The epigenetic flux of metals containing solutions took
place in several phases starting from the Triassic up to the
Tertiary. High concentration areas are in Lower Silesia in
Poland, east of the Harz Mountains, and in the Richelsdorf area.
In Germany, mining of the Kupferschiefer stopped 1990,
whereas in Lubin, Silesia, a large quantity of copper, silver,
and other precious metals is produced. It is one of the largest
copper mines in the world.
Two-brine model of the genesis of strata-bound Zechstein deposits
(Kupferschiefer type), Poland

The Kupferschiefer deposits were probably formed as a result of a
mixing of two brines. The upper cold brine (UCB) is an unmineralized
brine rich in Na, Ca, Cl and SO4, with a pH>7 and originating from
evaporites overlying the metal-bearing Zechstein rocks. The lower hot
brine (LHB) rich in Mg, K, Cl, SO4 and CO3 with a pH<=7 formed in
sediments in the central part of the Zechstein basin at a depth of 7,000
m. This brine was subjected to heating and upward convection
toward the Fore-Sudetic monocline along the bottom of the Z1
carbonates. During its migration, it caused albitization, serpentinization
and leaching of the primary metal deposits in rocks underlying the
Zechstein becoming enriched in heavy metals. The mineralization
process, being a result of the mixing of the two brines (UCB and
LHB), and catalytic oxidation of the organic matter of the black
shale were initiated at shallow depths in the area of the Fore-
Sudetic monocline. The boundary of the two brines generally
overlapped the strike of the black shale.
Parts of the deposit with shale-free host rock suggest that the
action of two brines alone was capable of producing
economic concentrations of Cu, Pb and Zn. Where the
boundary of the two brines overlaps the autooxidation zone (the
black shale bottom) and also coincides with radiation of
thucholite, concentrations of noble metals result.
The characteristic vertical distribution of the triplet CuPbZn from
the bottom upward is universal in the Kupferschiefer
environment.
“Background” δ34S values of Kupferschiefer sulphides in
Poland: pyrite-marcasite nodules

Regional background 34S values of pyrite-(marcasite) nodules
throughout the Zechstein basin in Poland have been measured to
help estimate the proportion of externally derived sulphur in the
Kupferschiefer Cu-Ag ores.
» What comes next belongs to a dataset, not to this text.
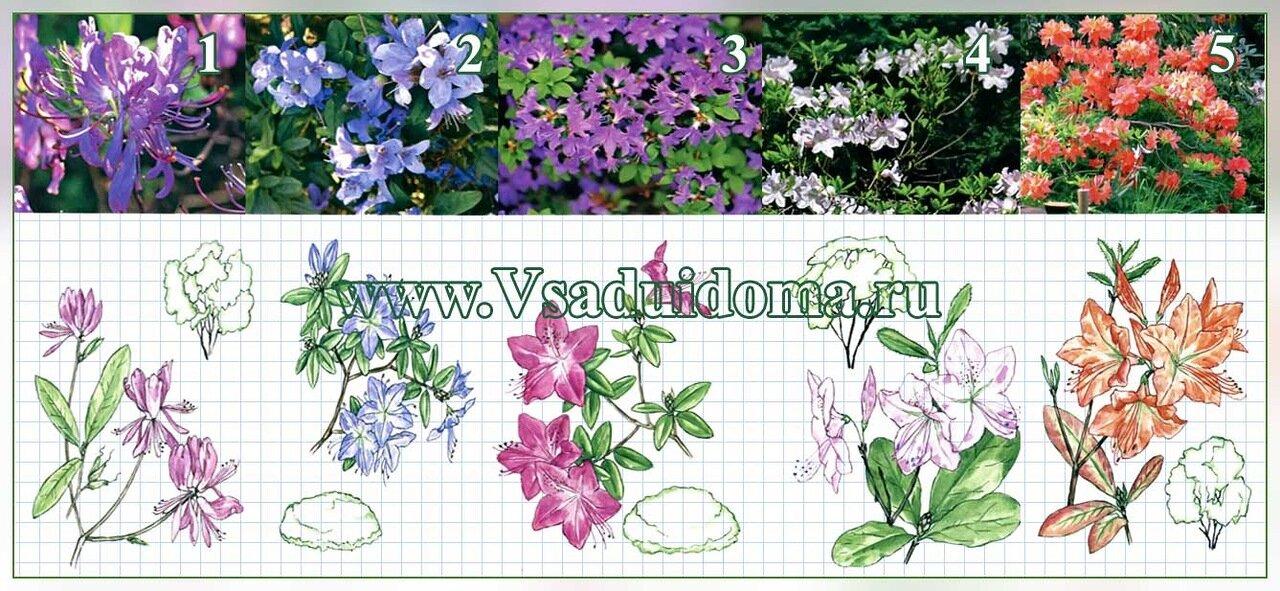 Рододендроны – выращивание и уход, сорта и виды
The 34S values of the 17 FeS2 nodules
measured range widely, from -25.2 to -51.9%o, similar to the
previously published -28 to -43%o range in disseminated pyrite in the
Kupferschiefer. The wide variation cannot be attributed to pyrite
versus marcasite mineralogy, amount of contained chalcopyrite or
sphalerite, carbonate versus shale host rock, early versus late
formation, percent of included calcite, or to size, shape, or texture.
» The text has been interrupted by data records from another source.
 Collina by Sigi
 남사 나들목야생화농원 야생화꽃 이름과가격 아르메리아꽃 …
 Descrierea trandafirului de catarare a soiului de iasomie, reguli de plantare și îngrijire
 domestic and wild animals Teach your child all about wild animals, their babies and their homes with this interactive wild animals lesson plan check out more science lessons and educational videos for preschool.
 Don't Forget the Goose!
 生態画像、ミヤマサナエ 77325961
There is also no relation with proximity to the centres of copper
mineralization in southwestern Poland where sulphides are
typically isotopically heavier. The 34S values do, however, vary
directly with percent of host-rock fragments included in the nodules.
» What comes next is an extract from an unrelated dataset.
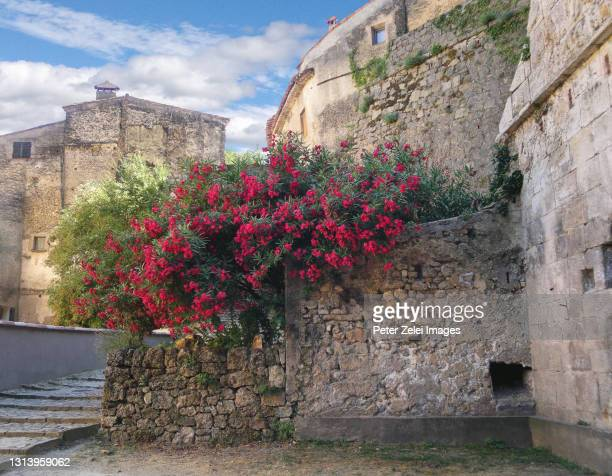 cotignac, old town in provence, france - var stock pictures, royalty-free photos & images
Repeat samples that were washed with acid or hot water show the
same wide variation, indicating that contamination by sulphate
sulphur in the host rock is not a factor. Neither is organic sulphur
because of its small volume. Instead, the sulphur composition may
be fundamentally controlled by the formation mechanism of the
nodule, whereby 34S-rich sulphide is preferentially concentrated,
possibly replacing anhydrite lenses. Alternatively, a network of
host rock inclusions might act as a more accessible conduit for
later, 34S-rich fluids to infiltrate the nodule and add to earlier, 34S-
poor pyrite.
In the ore deposits, higher 34S values of ore nodules suggest less
indigenous sulphur in limestone than shale lithologies. An
isotopic temperature of 61 °C from a chalcopyrite-galena pair
agrees with other estimates of <105°C. Higher values in ore
nodules/veinlets than in adjacent disseminations, and the
calculated 34Spy value from a pyrite-bornite mixture support the
idea that metal-bearing 34S-rich fluids penetrated the Kupfer-
schiefer through a network of fractures.
Kupferschiefer: Supplement




   Copper slate fossils
Kupferschiefer is a clay/tone and more kalkhaltiger, by
organic substance blackened clay stone, which
schwefelhaltige Kupfererze different in fine distribution as well
as a multiplicity at metals, among other things silver, zinc and
lead contains.
Kupferschiefer was formed for the last section of the earth
antiquity in the Permian. It marked after long mainland time a
sea raid in the today's Central Europe at the beginning of the
carousing unity and is one of the most salient geological
horizon flight directors in Germany and Europe. The term
“Zechstein” is used only in Europe. The carousing A SEa was
enough thereby from northeast England over Belgium and
parts of Denmark, Germany over Poland until Lithuania.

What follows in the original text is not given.